▸ **Data shown**

━━━━

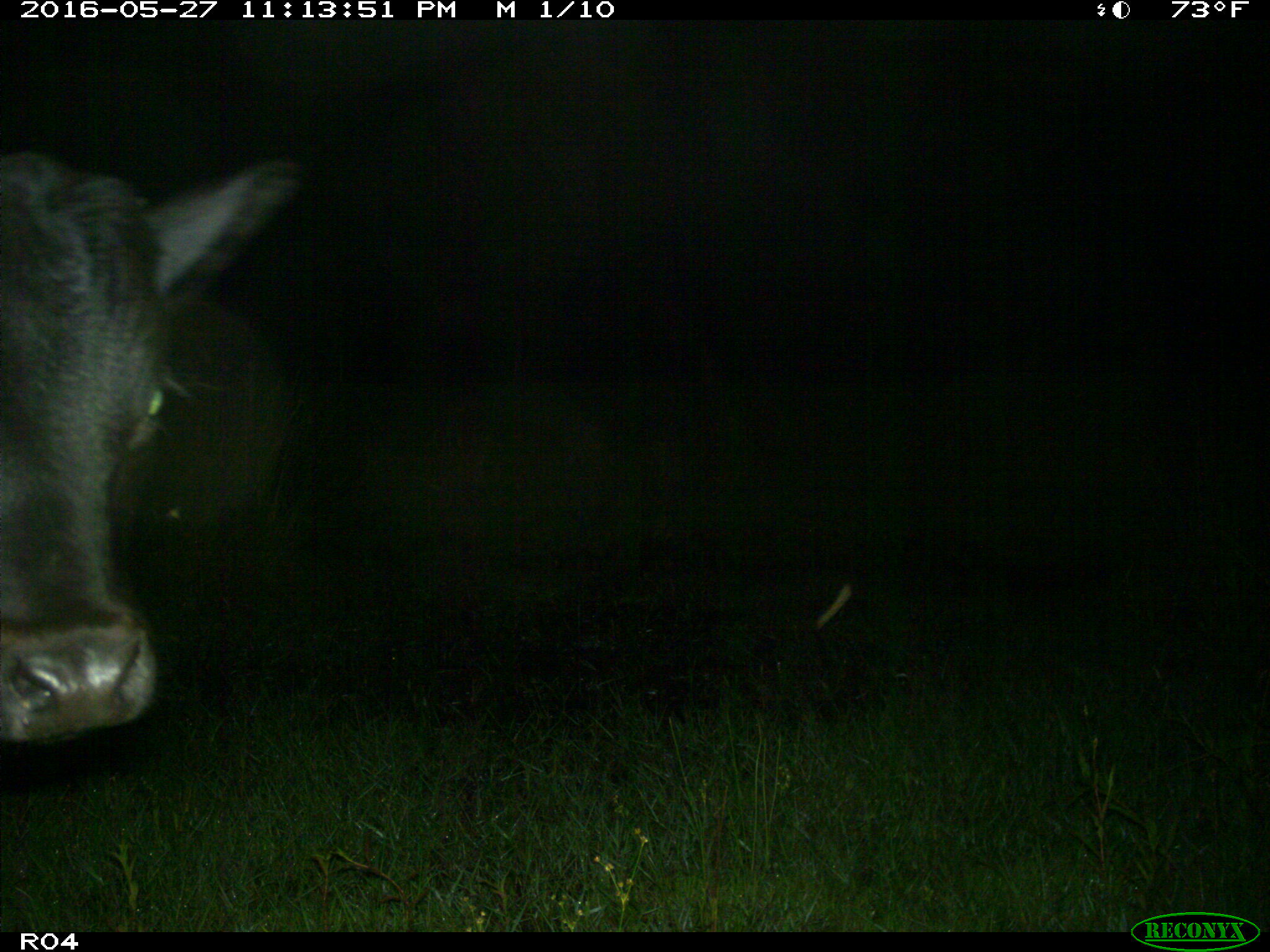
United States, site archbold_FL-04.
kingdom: Animalia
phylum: Chordata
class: Mammalia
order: Artiodactyla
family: Bovidae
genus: Bos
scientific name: Bos taurus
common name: domestic cow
Bos taurus (domestic cow).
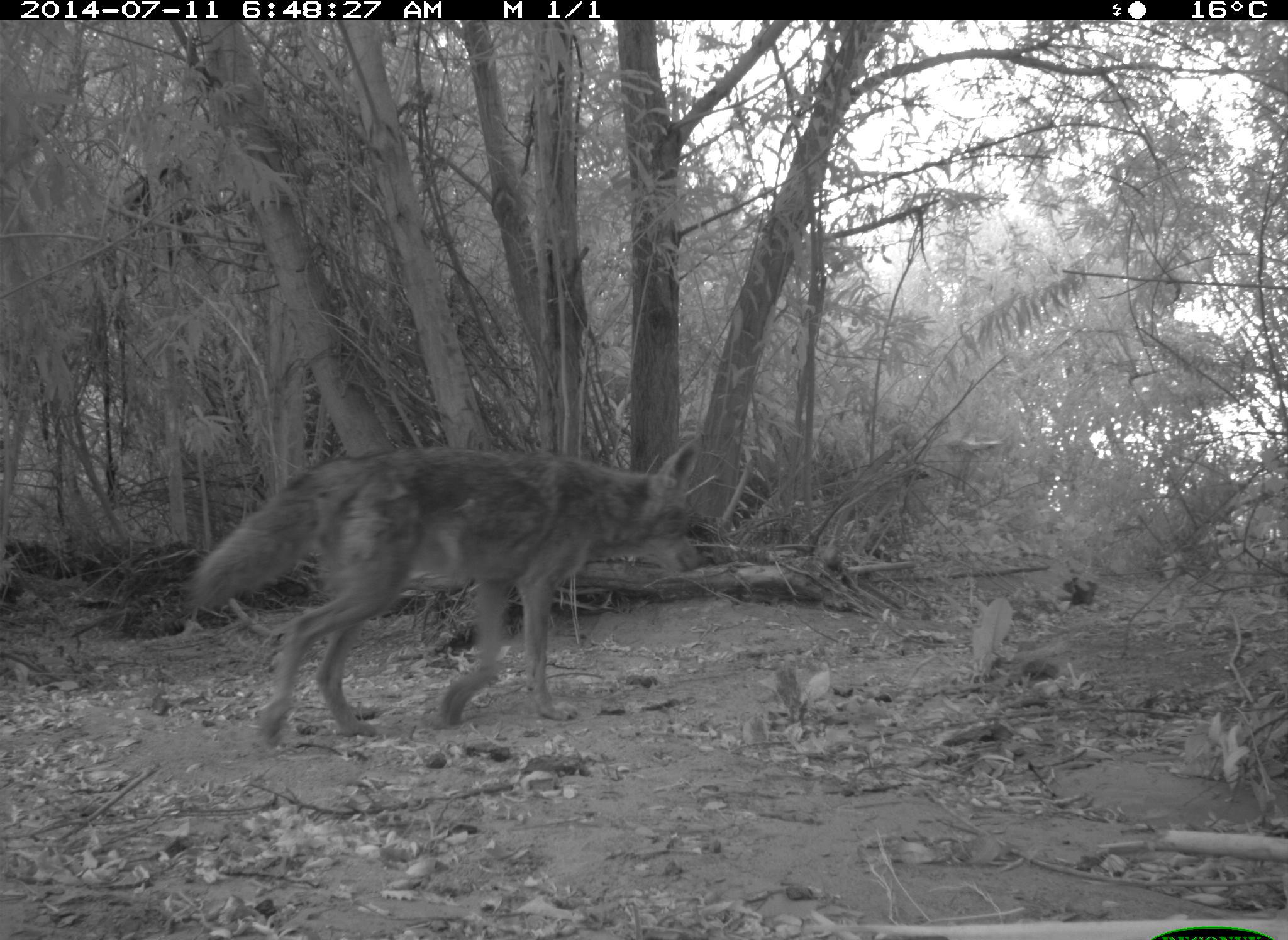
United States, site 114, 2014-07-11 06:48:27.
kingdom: Animalia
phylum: Chordata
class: Mammalia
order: Carnivora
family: Canidae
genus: Canis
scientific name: Canis latrans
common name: coyote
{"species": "coyote (Canis latrans)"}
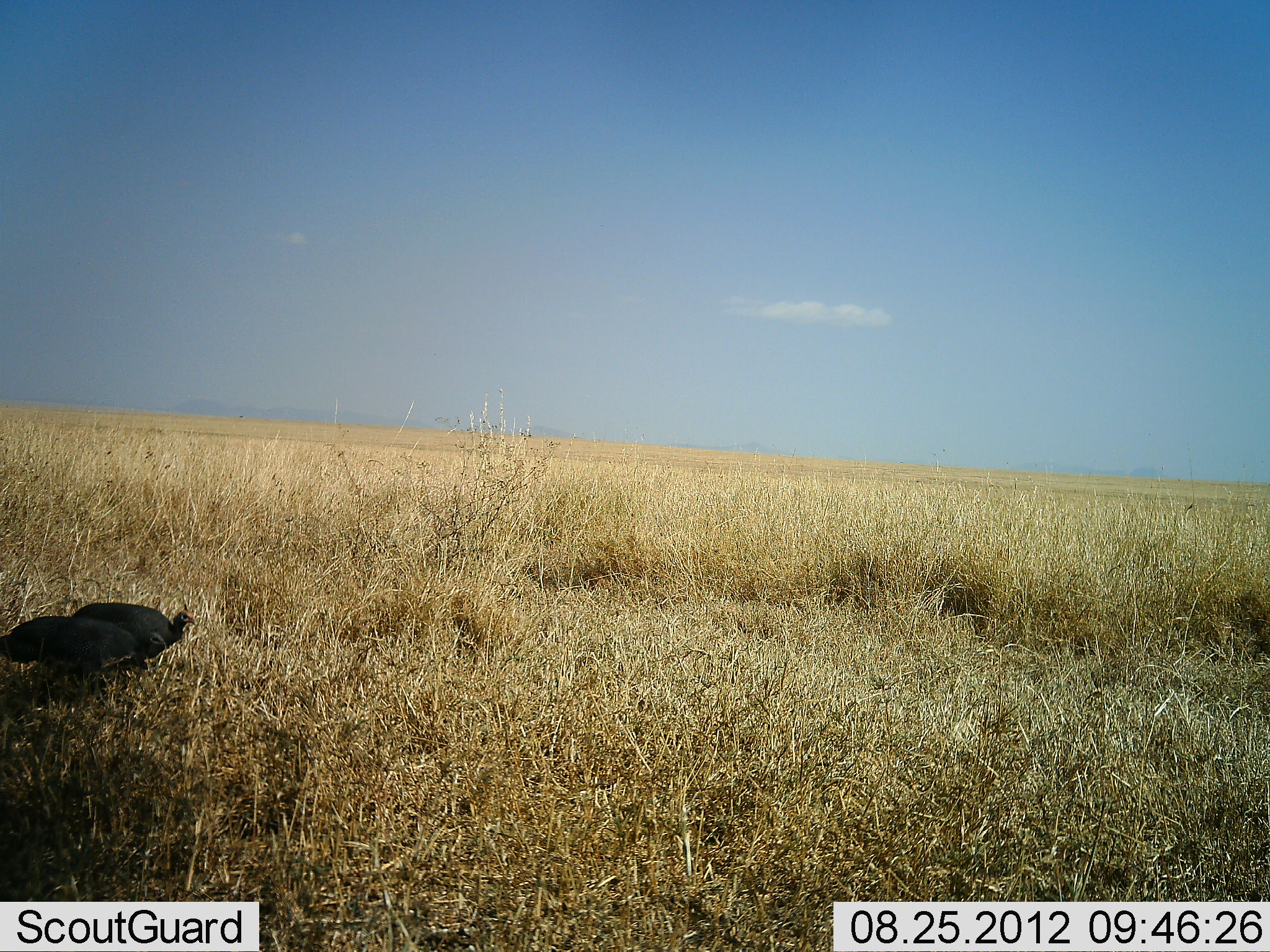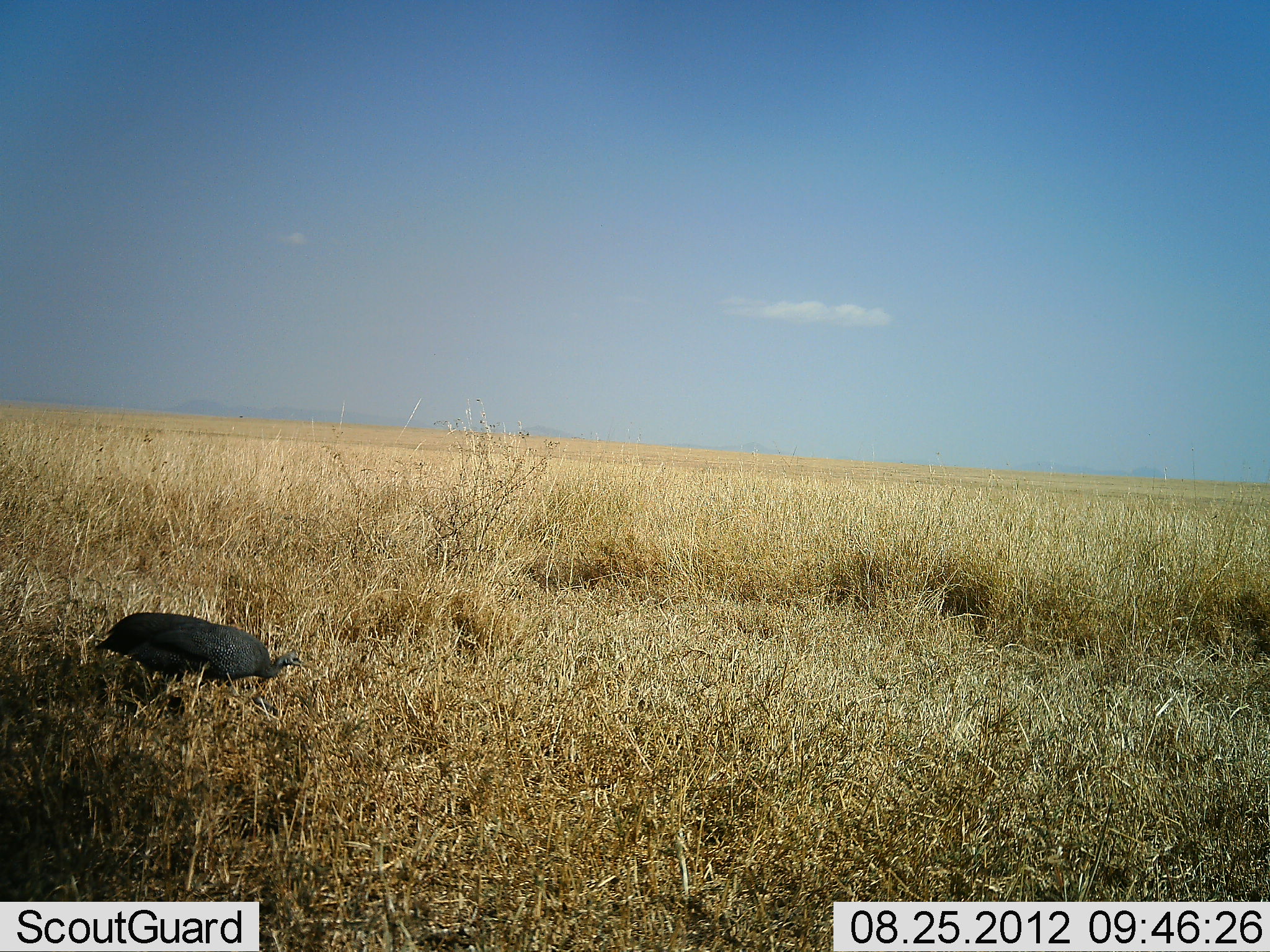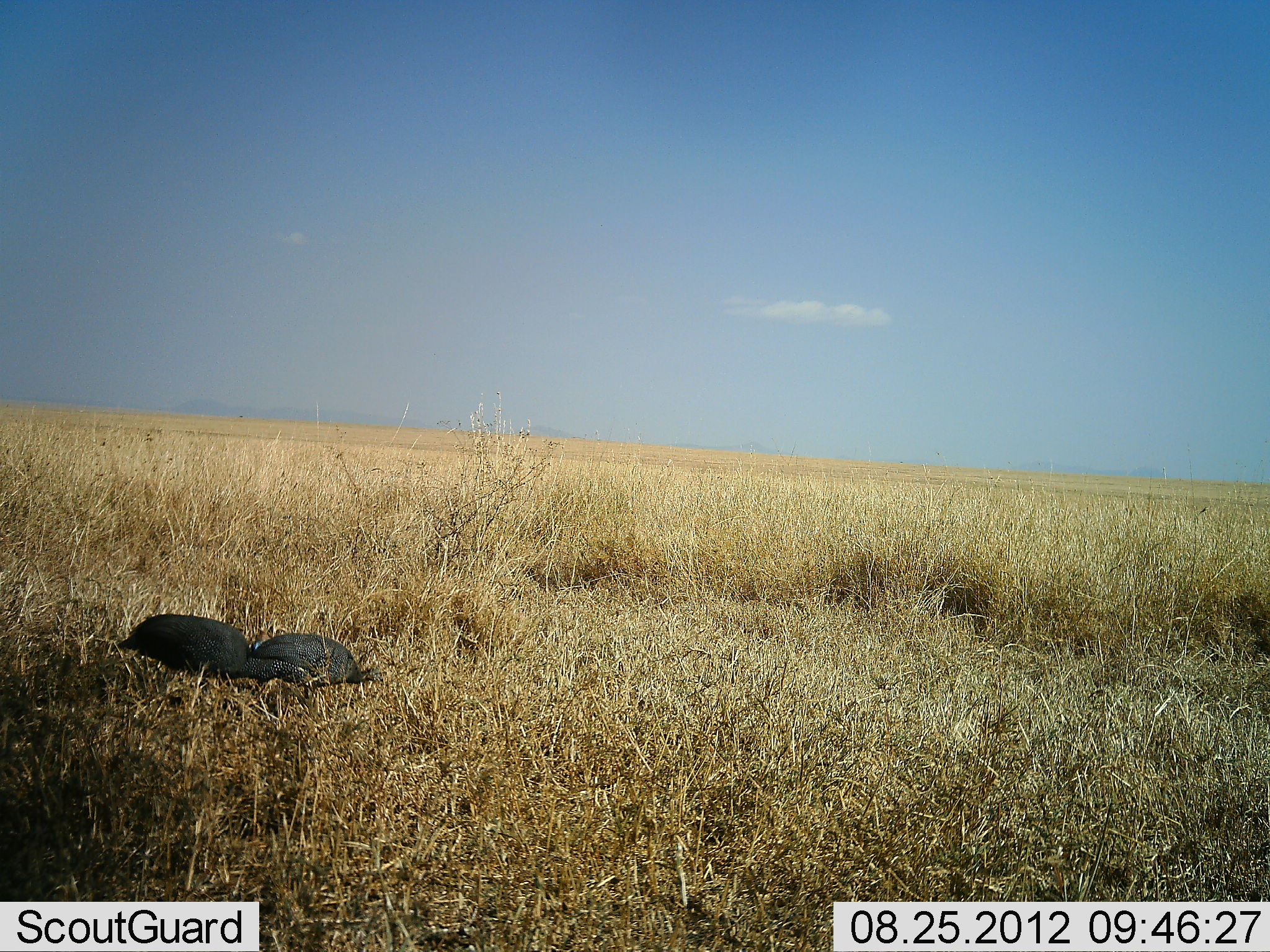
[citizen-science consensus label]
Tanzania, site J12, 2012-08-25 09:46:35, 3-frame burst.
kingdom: Animalia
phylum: Chordata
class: Aves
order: Galliformes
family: Numididae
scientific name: Numididae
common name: guinea fowl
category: guineafowl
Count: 1.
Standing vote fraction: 0%.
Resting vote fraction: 0%.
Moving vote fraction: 100%.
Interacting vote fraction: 0%.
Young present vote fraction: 0%.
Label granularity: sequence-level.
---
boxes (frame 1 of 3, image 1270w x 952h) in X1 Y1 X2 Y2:
animal: 0 616 168 682; 68 600 197 671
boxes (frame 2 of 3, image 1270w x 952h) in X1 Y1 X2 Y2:
animal: 93 611 305 688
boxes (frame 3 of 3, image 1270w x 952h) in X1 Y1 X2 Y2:
animal: 119 613 313 682; 252 634 380 691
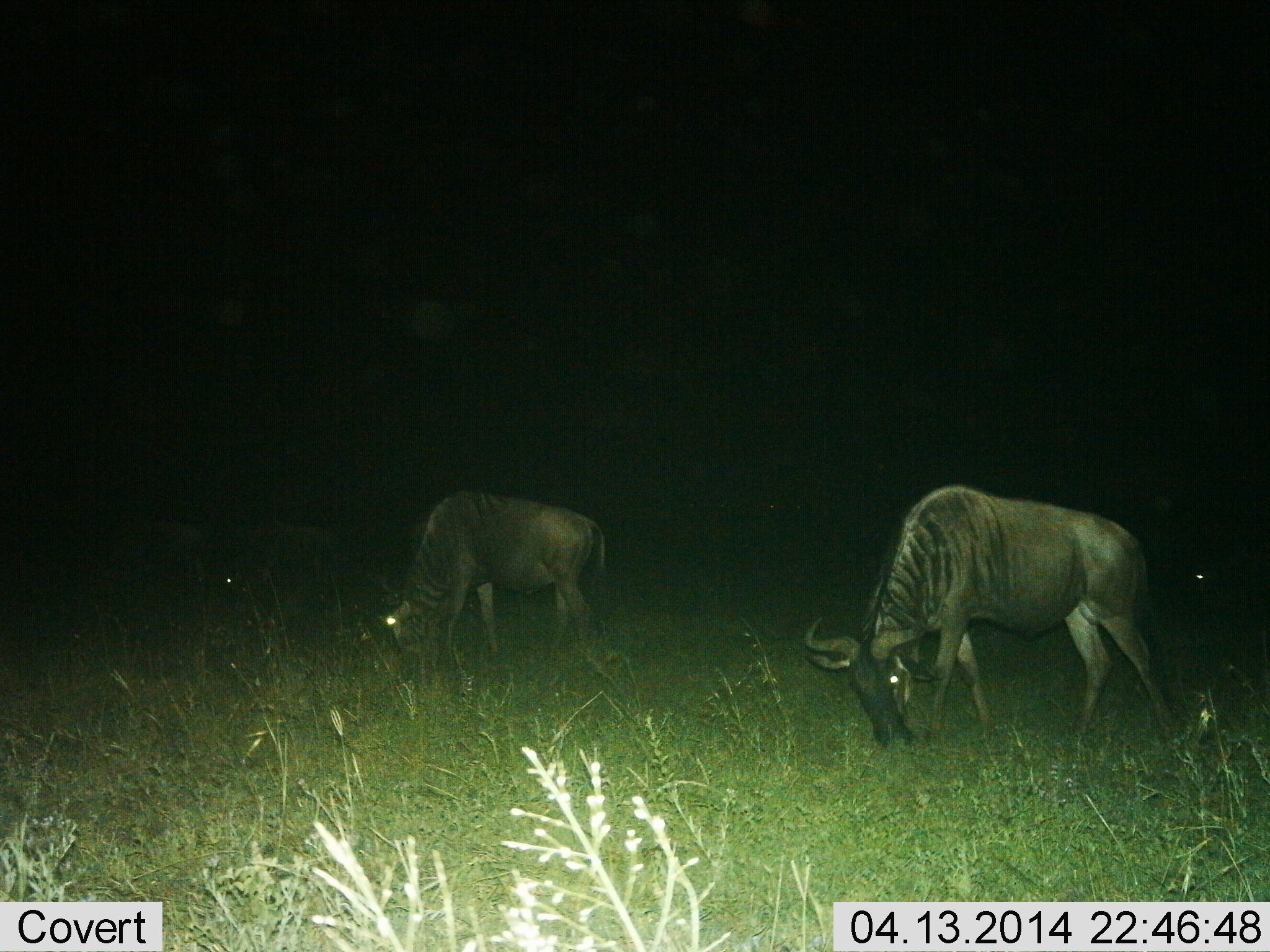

━━━━

▸ **Problem statement**
Pick out and copy the lines of the entries that hold the string "site".

▸ **Result below**
United States, site archbold_FL-04.
United States, site 114, 2014-07-11 06:48:27.
Tanzania, site J12, 2012-08-25 09:46:35, 3-frame burst.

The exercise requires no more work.